I saw Wilma Dykeman less often. She died just before Christmas, at 86. In her histories and her novels, she brought a sometimes defiant dignity and humanity to her Southern Appalachians. When she described her home region, it didn’t seem so much quaint or backward as mysterious, paradoxical, beautiful in its complexity. Some found it remarkable that she traveled the world, even China when few Americans were doing so, but remained fascinated with her native valley. To her, the yen to travel and to learn about home were the same thing. She once admitted that she was afflicted with “an intense sense of place.”
With her husband, James Stokely, Jr., she wrote Neither Black Nor White , an incisive and honest look at race relations in 1957, a bold and critical time for Southerners to write a book on the subject. She later wrote novels, like The Tall Woman and The Far Family , and a couple of biographies, one of birth-control pioneer Edna Rankin McKinnon.
I grew up knowing her better by her News-Sentinel bylines.
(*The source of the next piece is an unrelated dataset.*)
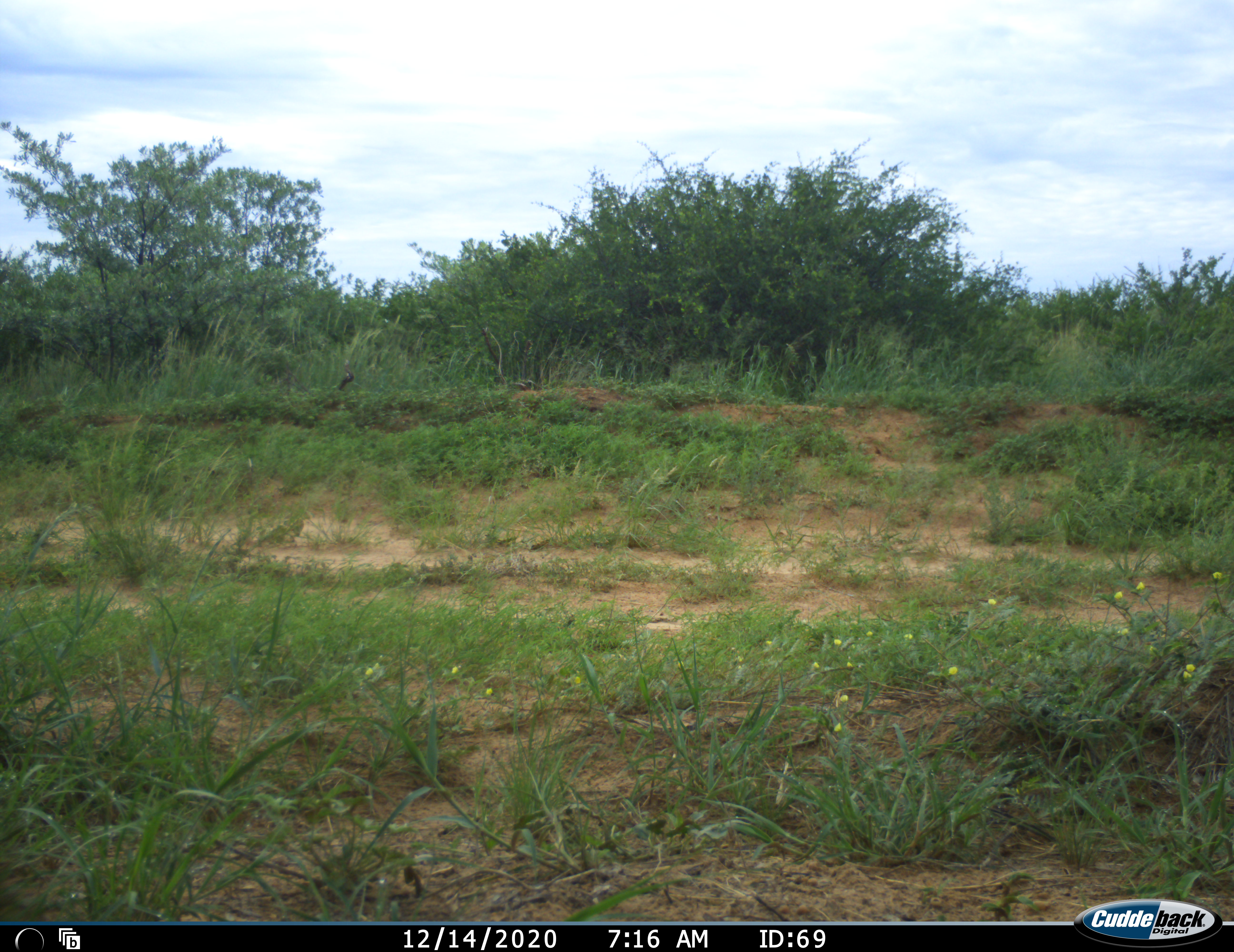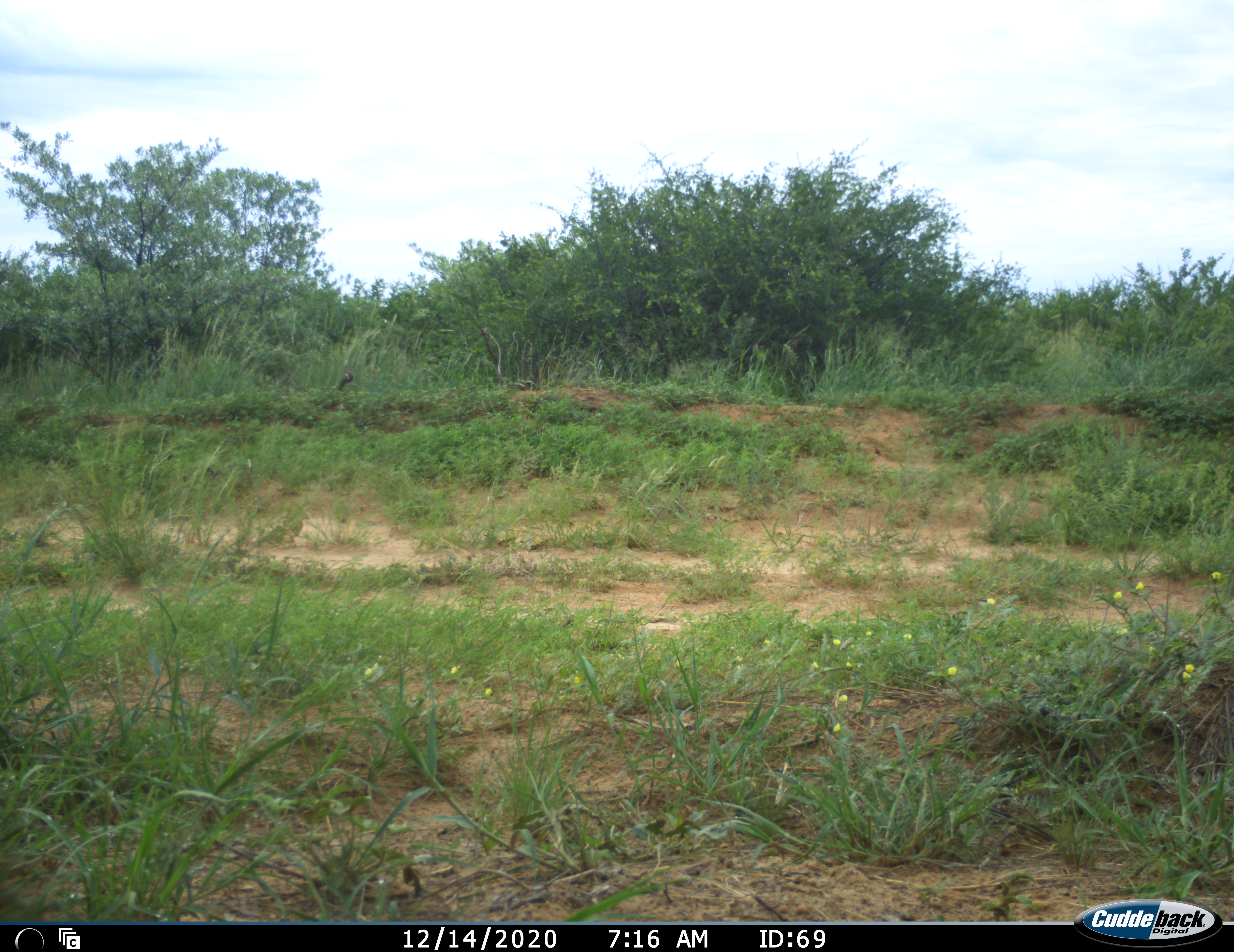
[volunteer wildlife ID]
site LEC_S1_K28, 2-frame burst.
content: unidentified animal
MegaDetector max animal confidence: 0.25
From my earliest youth, she was a local icon, a picture in the paper next to a smart local column which I sometimes read even as a kid. They were usually short, cheerful meditations on Time or Motherhood or Friendship, but she’d occasionally surprise you with a fierce polemic about Appalachian stereotypes or simpleminded blowhards, and nothing made her angrier than the people who fouled her rivers. She regarded industrial waste as the equivalent of making war on a place and its people. Too often, she said, the cost of economic gain is some variety of death. We expect people to mellow with age; Wilma Dykeman did not.
She wrote so much about Knoxville, affectionately and critically, that I was surprised, visiting Malaprops bookstore in Asheville a couple of decades ago, to learn that she was a very big deal there, too. I came to learn that Asheville was her home, more than Knoxville; it was her birthplace and where she chose to retire. In between she lived mostly in Newport, for decades with her husband/collaborator James Stokely.
Splitting her domestic hours between Asheville and Newport, she always maintained a lively interest in things Knoxville. Her first major book was the impressionistic river collage, The French Broad which, like the river itself, links Asheville, Newport, and Knoxville. She was Tennessee’s state historian, and she also wrote the most readable history of Tennessee. In her heart, though, I suspect she lived in no state, but a long, fascinating valley.
We corresponded and talked on the phone some over the years, but I’d hardly ever met her in person before, maybe six years ago, when I went to the Falafel Hut to attend a meeting about the proposed Agee Park on Laurel Avenue. I had heard that certain well-known authors had expressed interest in the project, but didn’t expect to actually see any at the Falafel Hut that morning. But then I turned around, and there on the Clinch Avenue sidewalk just like any regular person, was tall, slim, Wilma Dykeman herself, wearing a broad-brimmed hat and coming to the meeting.
With the other committee members, we had iced tea and lentil soup and talked about Agee, Agee Park, and lots of other things. I wish I could remember them all. I don’t expect ever to meet anyone else who knew Thomas Wolfe, the novelist who died in 1938.
We also talked about the now-rare silent movie Stark Love , a silent movie about mountaineers controversial for more than its nude scenes. She’d actually seen it when it was new—at the Riviera Theater on Gay Street. She would have been about eight years old. She spoke as if that strange movie made quite an impression on her.
She spoke with a sort of measured, emphatic grace that I wish I could imitate. And I wish I’d taken notes.